Re: Language detection in TextCat
Matt Kettler wrote: Marc Perkel wrote: I'm wondering if the language detection in TextCat can be improved. Here's the situation. It appears that TextCat was designed to be inclusive. You list the languages you want and it returns many possibilities so as not to trigger unwanted falsely. What I'm doing is extracting the language list for Exim where I hope to offer a language reject list. The problem is that when you are rejecting languages you want a smaller list that when you are including languages to avoid false positives. I'd rather have a single (non-english) result. I'm wondering if there's a way to add some more options to alter the behavior of the plugin so it is more optimized towards the idea of rejecting languages? The language detection would have to be radically redesigned to have enough accuracy support this. Currently TextCat is a *very* crude match, and will often will return multiple languages for plain English text. Textcat is not designed to decide what language the email is, but to find a set of languages it *might* be. It is very prone to declaring extra languages that are not really present due to it's design. This is useful in the "if it can't be my language, then it's garbage" sense, but not so useful in a "reject if it could be this language I don't like". You'd really want "reject if it *IS* this language I don't like", but textcat doesn't tell you what language an email is, only a set of what it might be. Any chance someone might be interested in a radical redesign? I think language exclusion would be an extremely effective spam deterrent as email in a language you don't speak is definitely spam. Doesn't Linux come with spelling dictionaries of words for a lot of languages that are somehow hashed for speed for spell checking lookups? Except for very short messages I would think that if you spell checked the message in several languages and found that 80% was spelled correctly that you have a match. You wouldn't have to check every language, just start with some common ones and if you don't match them go to less common ones. Would something like this be doable?

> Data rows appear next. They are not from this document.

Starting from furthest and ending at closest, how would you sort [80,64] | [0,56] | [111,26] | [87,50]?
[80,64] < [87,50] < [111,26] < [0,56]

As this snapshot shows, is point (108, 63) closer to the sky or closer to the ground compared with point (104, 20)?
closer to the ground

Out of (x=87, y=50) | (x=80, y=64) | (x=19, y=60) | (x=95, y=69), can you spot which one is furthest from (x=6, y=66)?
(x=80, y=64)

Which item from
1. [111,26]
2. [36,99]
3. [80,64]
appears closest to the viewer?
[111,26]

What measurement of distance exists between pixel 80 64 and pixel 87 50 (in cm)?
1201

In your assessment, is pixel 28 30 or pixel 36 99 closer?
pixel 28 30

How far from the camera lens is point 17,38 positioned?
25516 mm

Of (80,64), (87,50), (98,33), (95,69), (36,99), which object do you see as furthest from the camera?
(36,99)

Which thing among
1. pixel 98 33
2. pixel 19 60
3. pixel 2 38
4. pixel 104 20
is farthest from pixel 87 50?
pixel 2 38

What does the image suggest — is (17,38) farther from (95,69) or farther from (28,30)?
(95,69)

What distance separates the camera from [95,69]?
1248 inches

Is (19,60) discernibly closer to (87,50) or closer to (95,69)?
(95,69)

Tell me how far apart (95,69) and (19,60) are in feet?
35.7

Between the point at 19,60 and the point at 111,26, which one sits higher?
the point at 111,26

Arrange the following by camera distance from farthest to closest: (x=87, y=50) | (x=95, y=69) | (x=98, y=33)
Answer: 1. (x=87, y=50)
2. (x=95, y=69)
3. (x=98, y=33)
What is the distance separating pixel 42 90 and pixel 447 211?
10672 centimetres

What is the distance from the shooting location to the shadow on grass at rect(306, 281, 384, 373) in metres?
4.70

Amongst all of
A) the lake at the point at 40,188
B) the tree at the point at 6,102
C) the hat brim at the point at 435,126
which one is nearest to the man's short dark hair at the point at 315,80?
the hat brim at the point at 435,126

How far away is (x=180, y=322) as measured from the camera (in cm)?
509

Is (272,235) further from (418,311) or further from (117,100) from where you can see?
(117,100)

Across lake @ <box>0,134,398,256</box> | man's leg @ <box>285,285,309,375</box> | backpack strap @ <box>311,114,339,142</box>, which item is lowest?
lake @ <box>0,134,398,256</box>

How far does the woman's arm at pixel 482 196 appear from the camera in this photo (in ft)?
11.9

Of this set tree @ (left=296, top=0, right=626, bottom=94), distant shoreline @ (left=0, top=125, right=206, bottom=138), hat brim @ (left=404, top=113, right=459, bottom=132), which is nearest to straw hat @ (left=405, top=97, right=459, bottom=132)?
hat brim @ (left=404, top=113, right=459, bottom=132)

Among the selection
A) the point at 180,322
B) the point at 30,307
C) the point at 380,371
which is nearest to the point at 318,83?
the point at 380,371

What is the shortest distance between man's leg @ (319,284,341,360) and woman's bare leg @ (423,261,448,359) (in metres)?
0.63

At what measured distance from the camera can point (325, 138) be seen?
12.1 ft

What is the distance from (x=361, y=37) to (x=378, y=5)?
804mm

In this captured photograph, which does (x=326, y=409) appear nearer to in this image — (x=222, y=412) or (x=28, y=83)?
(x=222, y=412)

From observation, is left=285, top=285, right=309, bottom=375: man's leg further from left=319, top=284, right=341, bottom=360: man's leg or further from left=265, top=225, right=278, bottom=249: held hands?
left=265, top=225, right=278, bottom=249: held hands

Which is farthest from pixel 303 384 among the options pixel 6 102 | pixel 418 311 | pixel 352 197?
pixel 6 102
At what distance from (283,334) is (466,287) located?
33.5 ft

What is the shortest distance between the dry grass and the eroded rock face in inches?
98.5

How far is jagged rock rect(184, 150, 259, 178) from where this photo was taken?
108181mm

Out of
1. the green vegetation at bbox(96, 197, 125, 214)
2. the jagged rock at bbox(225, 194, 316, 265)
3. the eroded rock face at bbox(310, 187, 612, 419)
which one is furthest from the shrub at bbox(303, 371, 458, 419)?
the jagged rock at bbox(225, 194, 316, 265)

Re: Language detection in TextCat
On 7-Dec-2009, at 09:55, Marc Perkel wrote: Any chance someone might be interested in a radical redesign? I think language exclusion would be an extremely effective spam deterrent as email in a language you don't speak is definitely spam. Erm… not necessarily. As a general rule, this might be good for adding weight but I have gotten non-spam emails in a variety of languages I don't speak (Japanese, Italian, French, and Thai at least). Some are because, for example, I have a random signature that is in Japanese. The Thai was because I asked a question on a mailing list about Thai subtitles and the reader misunderstood and thought I was looking for Thai subtitles. As a spam marker, non-english would be useful for me, but not perfect1. For my mailserver I know for certain there are virtual accounts (so single UID) that communicate in French, Spanish, Arabic, Farsi, Japanese, and Korean at least. There's also a couple of African languages I don't know the names of. 1 Just like the vast majority of rules; there is no one single perfect rule with a 0% ham hit, not even BAYES_99, which might be why it's BAYES_99 and not BAYES_100. -- Say, give it up, give it up, television's taking its toll That's enough, that's enough, gimme the remote control I've been nice, I've been good, please don't do this to me Turn it off, turn it off, I don't want to have to see
Re: Language detection in TextCat
On Mon, 2009-12-07 at 08:55 -0800, Marc Perkel wrote: Except for very short messages I would think that if you spell checked the message in several languages and found that 80% was spelled correctly that you have a match. You wouldn't have to check every language, just start with some common ones and if you don't match them go to less common ones. It might work better if you inverted the test: if the textual content appears to be badly misspelled in all the languages you accept then its spam. This should be fairly easy to do: configure SA with the language(s) you will accept and the ratio of misspellings to total words that you'll accept as meaning 'unwanted language' after numbers and HTML tags have been excluded from the check. Apply the test to the whole body of a non-MIME message or to all MIME parts with type=text/*. Martin
Re: Language detection in TextCat
Please, could you configure your MUA to quote, instead of colouring? HTML mail sucks. On 07.12.09 08:55, Marc Perkel wrote: Any chance someone might be interested in a radical redesign? I think language exclusion would be an extremely effective spam deterrent as email in a language you don't speak is definitely spam. How does this differ from the current status - user configures a few WANTED languages, and all others are hittint UNWANTED_LANGUAGE? Doesn't Linux come with spelling dictionaries of words for a lot of languages that are somehow hashed for speed for spell checking lookups? Except for very short messages I would think that if you spell checked the message in several languages and found that 80% was spelled correctly that you have a match. You wouldn't have to check every language, just start with some common ones and if you don't match them go to less common ones. Would something like this be doable? that would be doable, but very slow and not very error-prone. There are many words people often use and that are not in dictionaries and vice versa - word misspelled in one language can be OK in other one. -- Matus UHLAR - fantomas, uh...@fantomas.sk ; http://www.fantomas.sk/ Warning: I wish NOT to receive e-mail advertising to this address. Varovanie: na tuto adresu chcem NEDOSTAVAT akukolvek reklamnu postu. Chernobyl was an Windows 95 beta test site.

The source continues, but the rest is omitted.